Post Acute Phase Management in PACU or ICU

• If assistance is needed, call the MHAUS Hotline (1-800-644-9737).
• Monitor ECG, ETCO₂, minute ventilation, core temperature, urine output (with bladder catheter if necessary), and consider arterial and/or central venous monitoring if warranted by the clinical severity of the patient. Document muscle tone.
• Follow continuously for the first 24 hours:
  • HR
  • RR
  • Core temperature
  • ETCO₂ (if intubated)
  • Oxygen saturation
  • Muscle tone
  • Follow:Every 8 hours:
  • Blood pH and lactate
  • K⁺
  • CK (until decreasing)

• Other:
  • Coagulation studies should be obtained as a baseline and when there is evidence of bleeding
  • Baseline renal function, i.e., creatinine - should be measured and followed at least q 24h if myoglobinuria has occurred
  • A search for infectious causes for a hypermetabolic state may be appropriate
  • Follow urine color and institute therapy to prevent myoglobin precipitation in renal tubules and acute renal failure. CK levels above 10,000 IU/L are a presumptive sign of rhabdomyolysis and myoglobinuria.
    • Alkalinize urine with sodium bicarbonate, use diuretics to maintain urine output >2ml/kg/hr.
    • Follow urine and serum pH values, serum electrolytes, and creatinine.
  • Watch for MH relapse by continuously evaluating the patient for at least 24 hours following cessation of signs of MH. 25% of MH events relapse and relapses can be fatal.  Treat immediately if relapse occurs. Signs of MH relapse include:
    • Increasing muscular rigidity in the absence of shivering
    • Inappropriate hypercarbia with respiratory acidosis
    • Metabolic acidosis without other cause
    • Inappropriate temperature rise
  • Give dantrolene, 1mg/kg IV q 4-6h or 0.25mg/kg/hr by infusion and continue for at least 24 hours and sometimes longer as clinically indicated. Many MH Experts think that continued therapy should be by intermittent bolus, instead of continuous infusion, so that risk of continuous IV extravasation of the drug (and its possible attendant tissue necrosis) would be prevented. Dantrolene can be stopped, or the interval between doses increased to q8 or q12h if all of the following criteria are met:
    • Metabolic stability for 24 hours
    • Core temp is less than 38°C
    • CK is decreasing
    • No evidence of myoglobinuria
    • Muscle is no longer rigid
  • Monitor for MH Complications:
    • Change in consciousness level/coma
    • Cardiac dysrhythmias and dysfunction
    • Pulmonary edema
    • Renal dysfunction due to acute tubular necrosis
    • Disseminated intravascular coagulation
    • Hepatic dysfunction
    • Muscular weakness (Secondary to both rhabdomyolysis and dantrolene)
    • Compartment syndrome (Secondary to rhabdomyolysis)

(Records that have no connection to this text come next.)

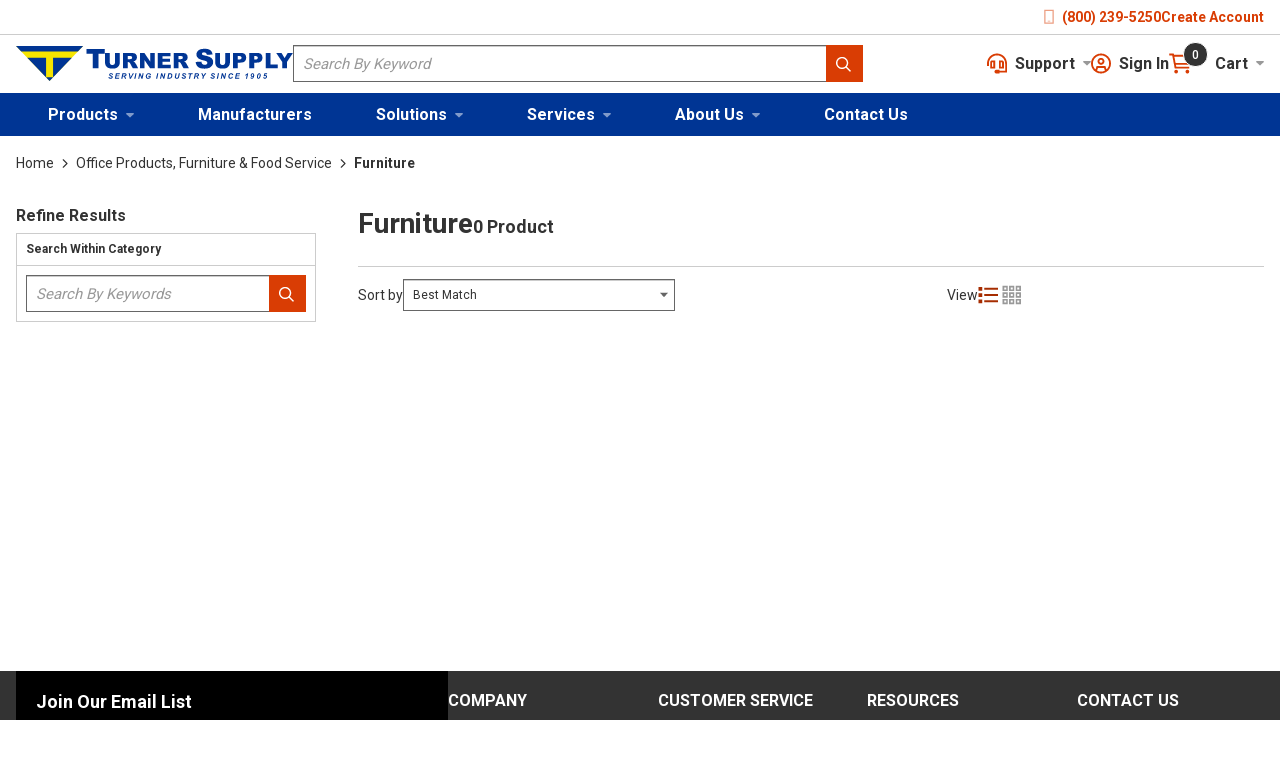

--- FILE ---
content_type: text/xml
request_url: https://radar.snitcher.com/tracker/event
body_size: 334
content:
<?xml version="1.0"?><SendMessageResponse xmlns="http://queue.amazonaws.com/doc/2012-11-05/"><SendMessageResult><MessageId>d86a57ce-fae5-4dfb-b01f-43e967f75280</MessageId><MD5OfMessageBody>aff22eeb3bb1485e602d26ebed73f357</MD5OfMessageBody><MD5OfMessageAttributes>bec069b2d8efb007266314cd0f315699</MD5OfMessageAttributes></SendMessageResult><ResponseMetadata><RequestId>6017250d-0616-5181-9a88-44e15cb04ee6</RequestId></ResponseMetadata></SendMessageResponse>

Report this anesthetic complication on the AMRA form to the MH Registry of MHAUS. Printable PDF forms are available online via the registry area of our site, or by contacting:

Alert the family to the dangers of MH in the other family members. Refer family members for testing at the nearest MH Diagnostic Testing Center. See our testing page for a list of MH Diagnostic Testing Centers. Individuals who experienced fulminant MH episodes should have blood sent for genetic screen of the entire RYR1.